So we’re looking at technologies that are going to help trucking fleets to be more safe, and I wanted to bring on someone who has some innovative technology around the ‘videofication’ of everything that I think you’re going to find particularly interesting. So I’m happy to introduce Rish Gupta. He’s the Co-Founder and Head of Products at Spot AI. Rish, welcome to the podcast. Glad to have you here.

Rish Gupta:

Happy to be here. Prior to SpotAI, I was at a company called Samsara, which deals very closely with different trucking technologies, so very familiar with the space. And then with SpotAI, we are doing a lot video technologies across industries including the trucking space. So super excited to chat about it.

Jamie Irvine:

I want to learn a little bit more. So let’s start with what technology is SpotAI bringing to the trucking industry? How is it unique? What does it do? We’ll start there and then we’ll talk about some of the ways that it’s used to improve safety for trucking fleets.

Rish Gupta:

Yeah, so at a very simple level is think about all the security cameras or cameras which are there in loading peoples in your warehouses, in anywhere where the trucks are basically docking to load, unload, and converting those cameras as just being the security cameras, which can keep the bad actor out to actually becoming these video intelligence cameras, which can actually look at what’s happening in the frame and using AI, be able to produce a bunch of statistics and analytics which operators could use,

whether it’s the amount of time at the loading bay, unloading bay truck is waiting for, or are the right safety equipment being used while loading, unloading, and few different statistics around it. So we basically think of those cameras that you see at the corners of the building and then turning them from just security cameras to catch a bad actor into video intelligence.

Jamie Irvine:

Well, you know what? You’re absolutely right. I think with traditional video systems for security, you had to wait until something bad happened before you could react, and then you had to kind of isolate what time that bad thing happened and then you had to go watch that video.

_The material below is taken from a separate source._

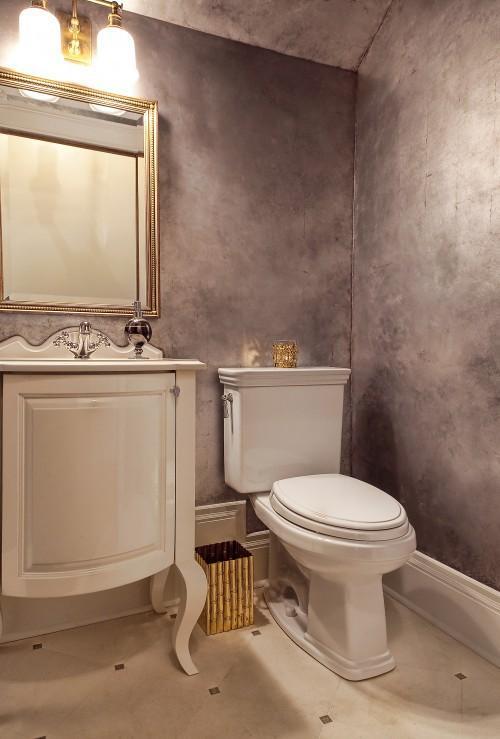 Pintura plata en el cuarto de baño.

Otherwise, the amount of data that was being captured by these cameras is so overwhelming. It’s like how do you possibly process all of that and turn it into anything meaningful? I think this is where AI is really interesting because it gives us the ability, it seems to me anyway that AI is very, very good at doing things that a lot of things humans can’t do. And one of that is processing large amounts of data.

Rish Gupta:

It’s processing large amounts of data. It is also about how do you get to the data? As you said that if you f found an incident, you had to find the exact time and you have to go look for it without any good AI filters, you’re just watching hours and hours of footage until you find that one thing. And with all systems, they still require you to use a thumb drive to a VHS like system, which is only on premise. So if you’re not at the loading bay, and very often your loading bay could be very far away from your headquarters.

Where the central office dispatch team is, we have one of our customers, they produce products which are time sensitive, which are produced, which can get spoiled, and sometimes their customers will receive a product batch from their trucks, which would let’s say not up to quality, and they want to prove that they did every right procedure during their loading, so they follow all the instructions.

So any loss of quality of product is not the transporters problem, it’s how the product came to them and they have to find this video, make sure it goes to the customer really fast. Using technology they’re able to really find these videos quickly and just like you would share a YouTube link, you’re able to create a secure link just for that enterprise customer and be able to share it.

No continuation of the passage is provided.